According to Volume 65 (1952) of Archaeologica Cantiana, a report about the findings at White Heath was presented to the British Archaeological Association in the proceedings of that society for 1847. It was reported that "Mr. Alfred Pryer exhibited coloured drawings of sixty five beads, discovered at White Heath, Hollingbourne, Kent, in excavating a spot where, a short time since, some Saxon weapons and skeletons were exhumed. The beads themselves have since been submitted to the Council by Mr. Pryer. They are in coloured glass and clay, of various forms and sizes, such as have been so frequently found, especially in this country, in Saxon burial-places." Reporting again, on October 13, 1847, Mr. Pryer exhibited material from Hollingbourne: "a large quantity of glass and clay beads, of various forms and colours, including several in amber, found in Anglo-Saxon graves."
White Heath was the estate of Charles Wykeham Martin (1801-70), an antiquary and English Conservative Party politician who sat in the House of Commons between 1841 and 1870. He was a Fellow of the Royal Society of Antiquaries, a corresponding member of the Academy d'Archeologie de Belgique, and a Fellow of the Royal Statistical Society. He was also a lieutenant-colonel of the 3rd Battalion Kent Volunteers and a Deputy Lieutenant and J.P. for Kent and a J.P. for Hampshire.

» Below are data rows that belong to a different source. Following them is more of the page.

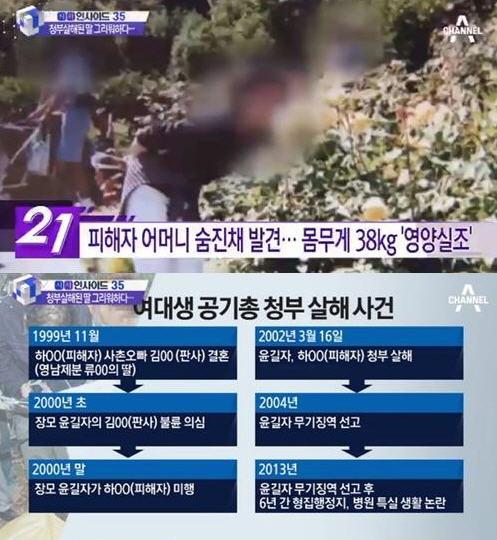 영남제분 여대생 청부 살인 /채널A
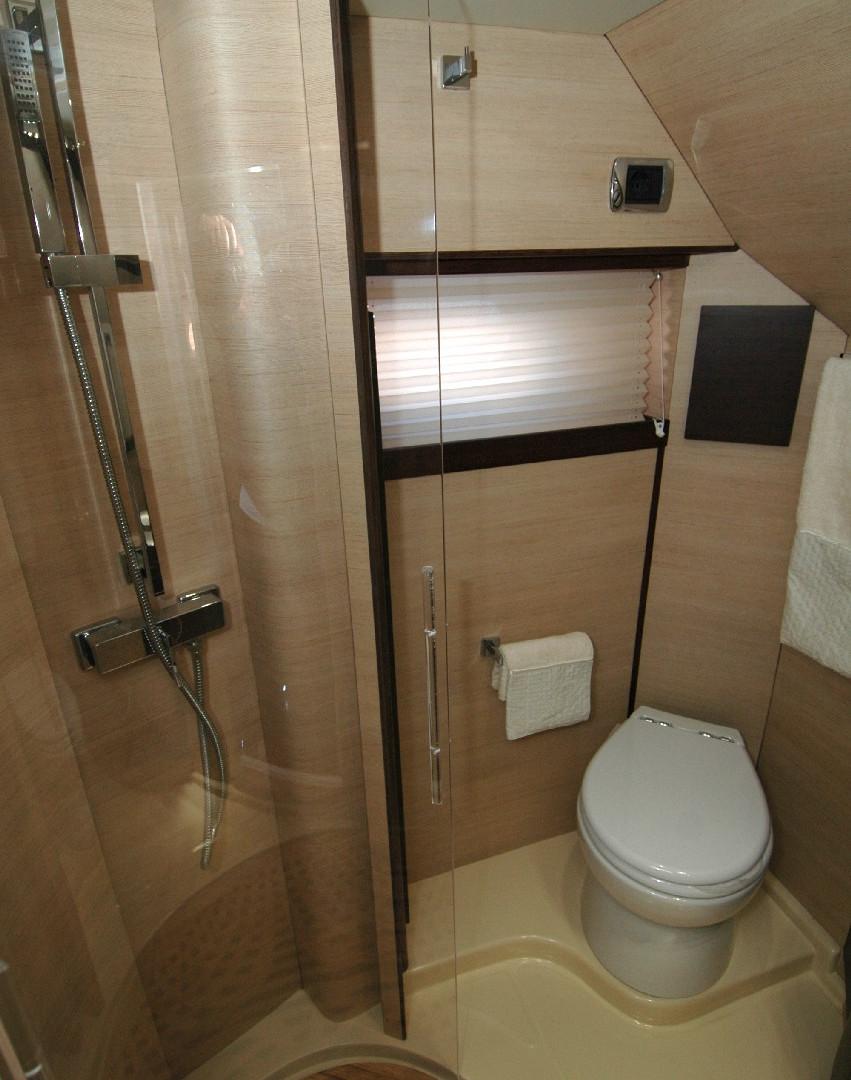 Doccia in toilette.jpg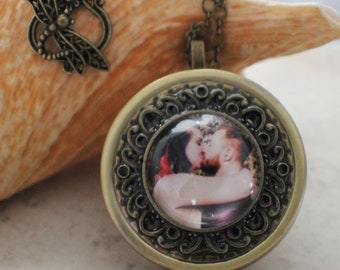Music box pendant etsy personalized music box locket music box locket photo locket music box locket aloadofball Gallery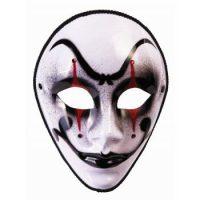 Mystery Circus Masquerade Mask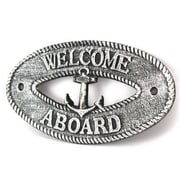 Handcrafted Nautical Decor Welcome Aboard Sign Wall D cor; Antique Silver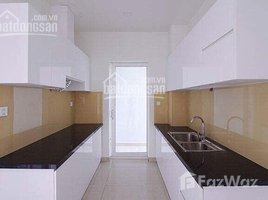 2 Bedrooms Apartment for sale in An Lac A, Ho Chi Minh City Moonlight Boulevard
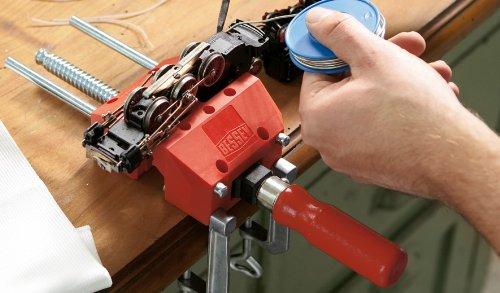 Bessey Schraubspanner S10 S10-ST - 3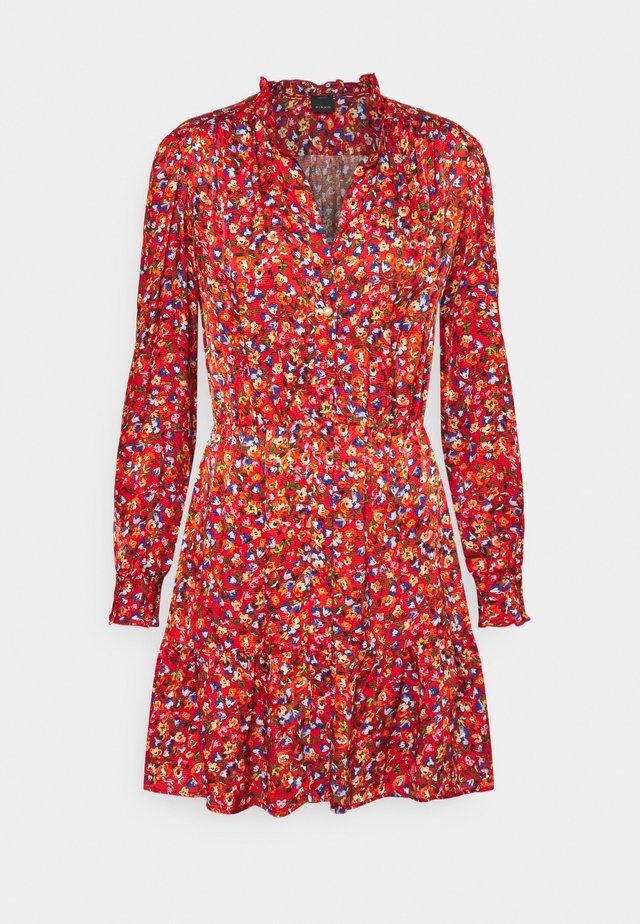 NOMADE ABITO CLOQUE FIORELLINO - Korte jurk - red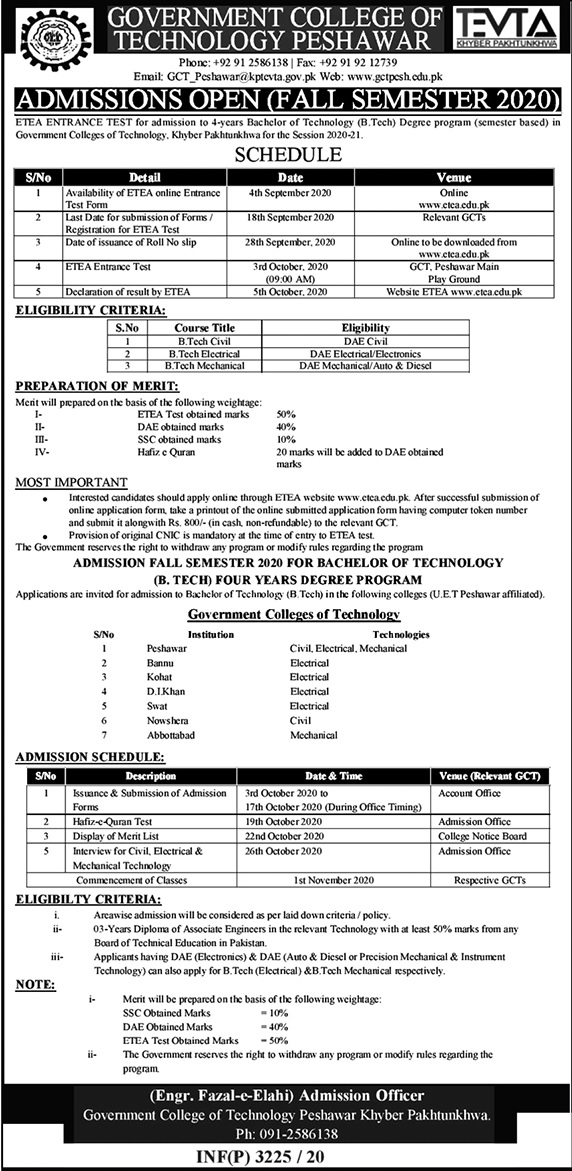 Government College of Technology Peshawar Admission 2021 ETEA Roll No Slip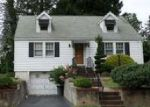 Foreclosed Home in Union 7083 1254 GRANDVIEW AVE - Property ID: 4069869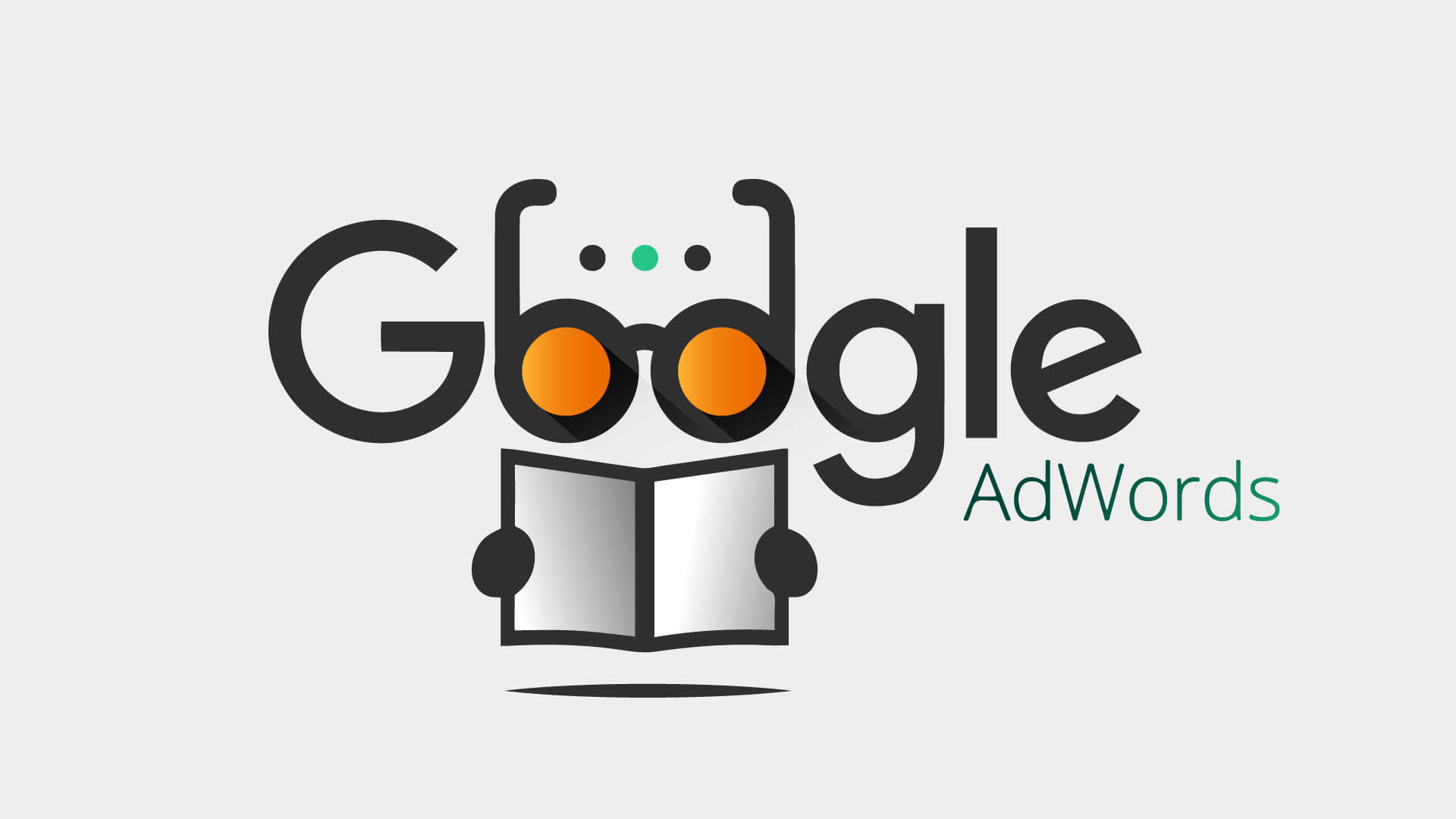 Create a marketing strategy with our Google Ads Guide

This small archive of papers also includes a holographic letter dated October 1849 concerning some research related to the dig, a five-page document recording tithes in the area, a one-page document listing “visitations to Kent” between 1518 and 1663, a handwritten document which appears to be a tour schedule, and a holographic ode to women. These materials and the map are all gathered together and loosely bound with thread.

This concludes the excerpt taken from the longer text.